O. 1: Frequency of words and word combinations

Calculating the frequency of words and word combinations allows for a detailed analysis of the examined material when combined with other functions of MAXQDA. MAXDictio offers its users three similarly-working functions:

  • Frequency of words (in general)
  • Frequency of words listed in the dictionary
  • Frequency of word combinations

Since these functions have a similar layout as well, we are going to discuss them altogether at this point.

Whether you‘d like to analyze the frequency of words or word combinations, you will always come across the dialog option window first. The top half of the windows work the same in each function.

03-Worthaeufigkeiten-02

Listed on the left-hand side are the options for selecting the material. This could be all documents, only the activated documents, or the entries listed in the window ”list of codings“.

The option on the right-hand side allows for displaying additional columns, which can sort words by documents, set of documents, or codes.

The bottom of the window offers another two important options: the use of a stop-list, which filters every word on the list from calculating frequencies (Tip: Download prepared stop lists that you can use for your project) and the option to lemmatize words, which simplifies words to their word stem by using a lemma lexicon in the chosen language. So if the text contains the words “gave”, “given” or “gives”, it will list and count the base form “give” only.

Note: Acknowledge licence terms

MAXDictio uses lemmatize lists for this function that have been published under the Creative Commons and the Open Database License. If you use this function for a publication you have to give appropriate credit in a short note like the following:

Lemma list for German:
“A lemma list has been used that is based on “Deutsche Morphologie-Daten” by Daniel Naber (http://www.danielnaber.de/morphologie/), which is made available under the Creative Commons Attribution-ShareAlike 4.0 license (http://creativecommons.org/licenses/by-sa/4.0/).”

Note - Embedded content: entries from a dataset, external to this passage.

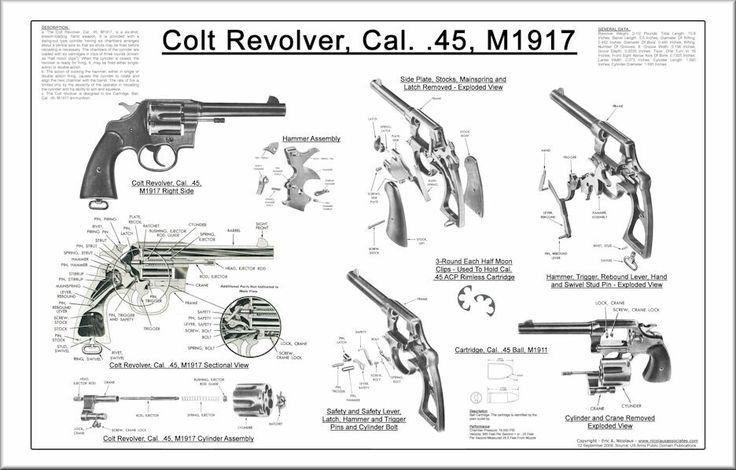 colt revolver  cal   45  m1917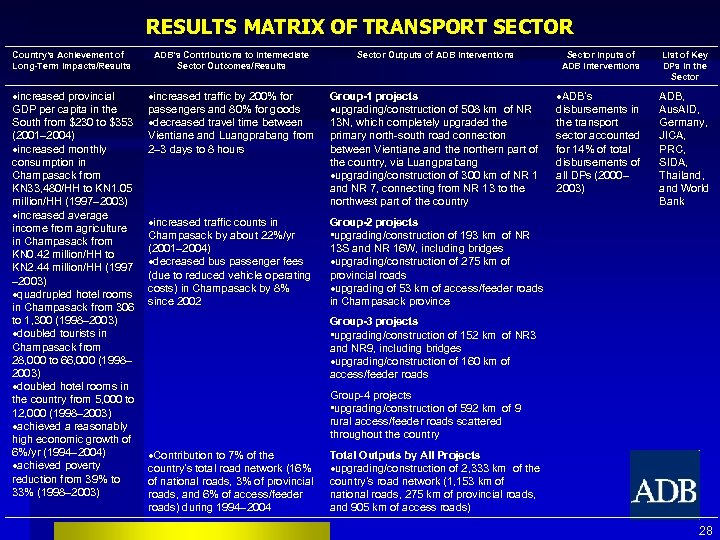 RESULTS MATRIX OF TRANSPORT SECTOR Country's Achievement of Long-Term Impacts/Results ADB's Contributions to Intermediate
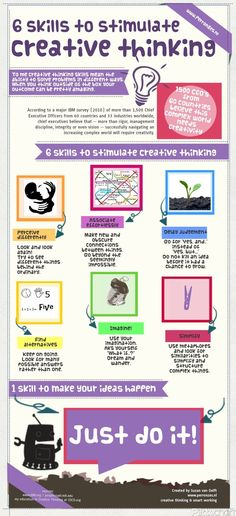 """6 skills to stimulate creative Thinking""  https://www.youtube.com/playlist?list=PL2qcTIIqLo7WygswIq071Qg8NOBaTHu62&spfreload=10"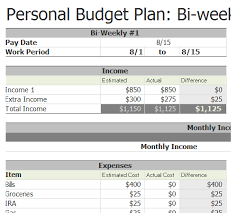 Bi Weekly Budget Worksheet Excel - April.onthemarch.co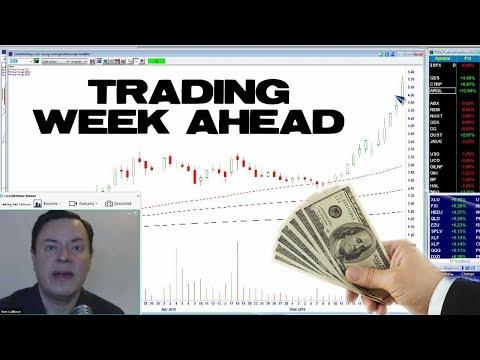 Your Trading Week Ahead 5/26: Smart Ideas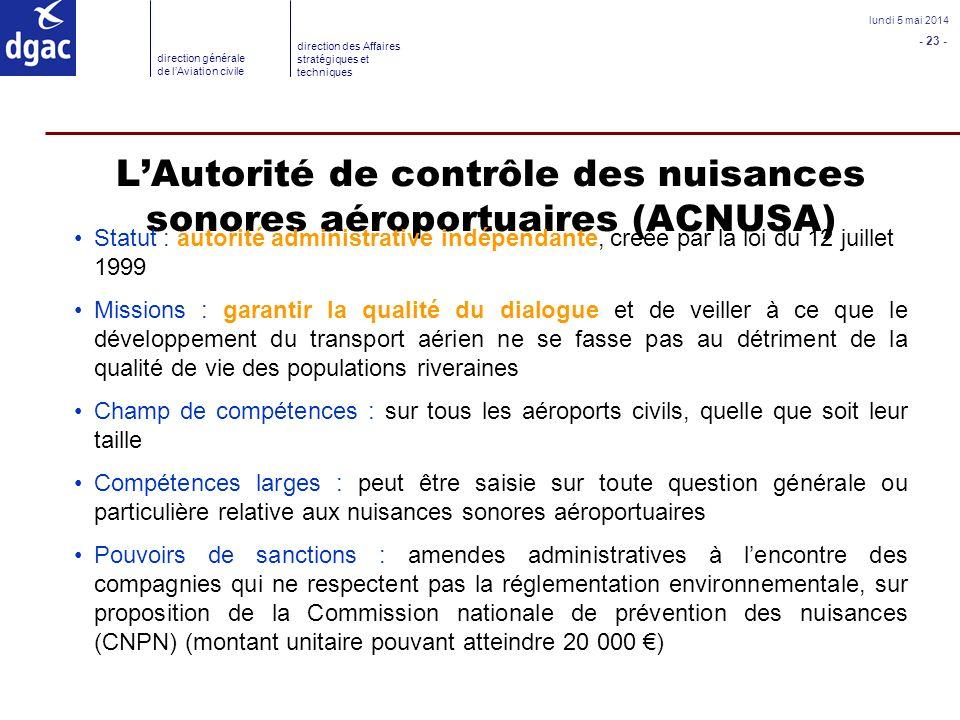 L'Autorité de contrôle des nuisances sonores aéroportuaires (ACNUSA)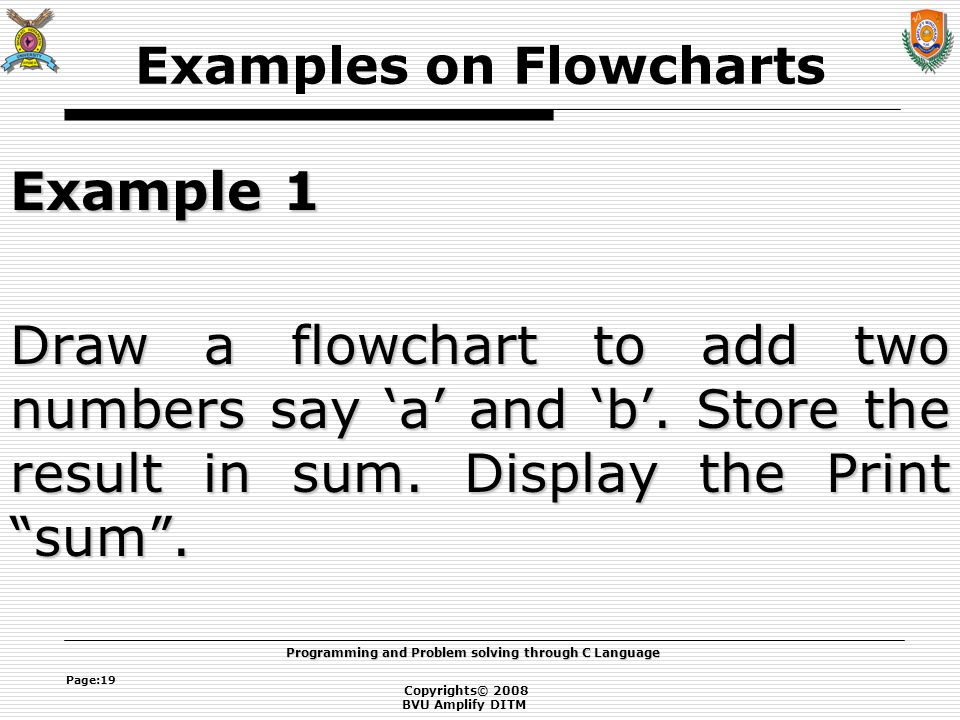 Introduction To Programming Ppt Download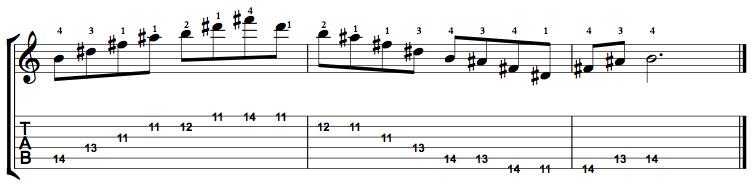 Major7-Arpeggio-Notes-Key-B-Pos-11-Shape-3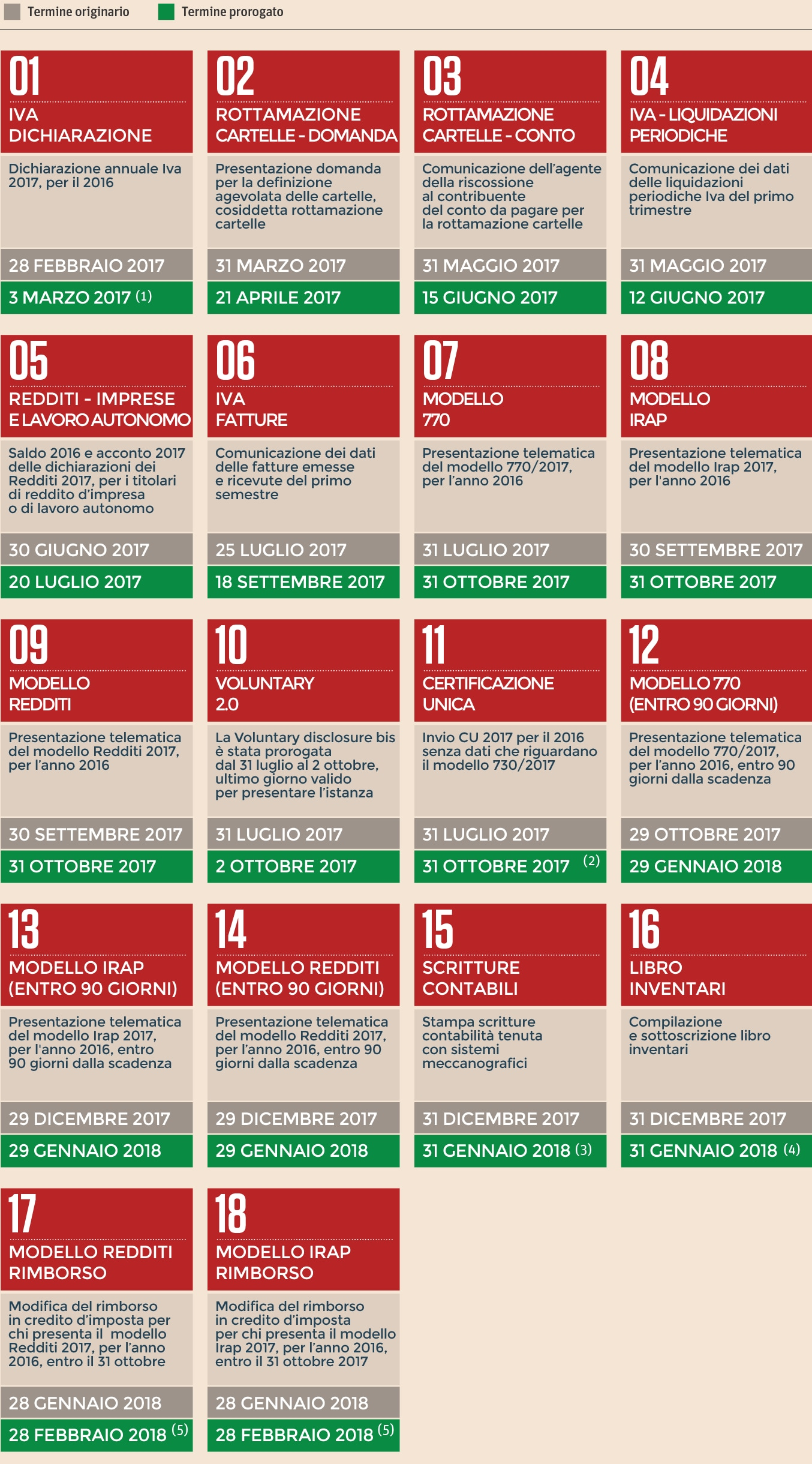Calendario Fiscale.Il Fisco Dei Rinvii Due Proroghe Al Mese Ecco Come Cambia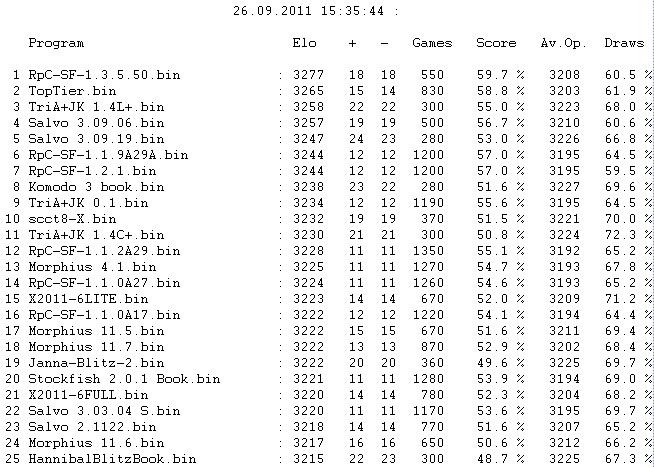 RpC - Polyglot - IV (Blitz) - Page 3 Bin21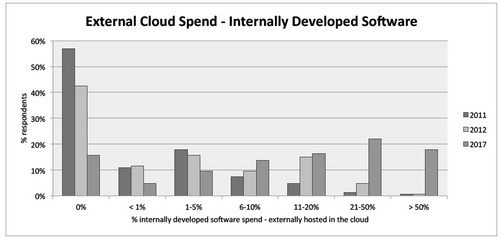 Cloud Software.jpg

Lemma list for other languages:
“A lemma list has been used that was originally provided by Michal Boleslav Měchura (http://www.lexiconista.com/datasets/lemmatization/), which is made available under the Open Database License (ODbL) (http://opendatacommons.org/licenses/odbl/1.0/).”

Now let us have a look at the result window:

03-Worthaeufigkeiten-08

The columns display the words or word combinations, their length or the number of words per combination, the absolute and the relative appearance in the examined documents, and the number of examined documents in which the word (or word combination) can be found. The two additional columns to the right display information about the group of documents in this case.

By clicking on one of the blue buttons in the middle you can switch between the display of frequencies, ranks and distribution of documents for each column. The button to the left allows for setting the maximum amount of ranks. If you would like to reduce the amount of words to 10, as shown in the following illustration, then the ranks for the additional columns will also only be calculated for the 10 most frequent words.

03-Worthaeufigkeiten-11

You can filter your results by right-clicking on one of the columns, which then displays only word combinations with certain words, or only words which can be found in more than 75% of all documents. Alternatively, you can use the search function.

By right-clicking on an entry you can transfer it to the stop-list. This can also be done by double-clicking the green point in the first column, or by selecting one or more entries by pressing the STRG or SHIFT button, and then excluding them by clicking on the button in the menu bar. These entries will be gone after clicking on the refresh button.

Additionally, it is also possible to display the position of the search results.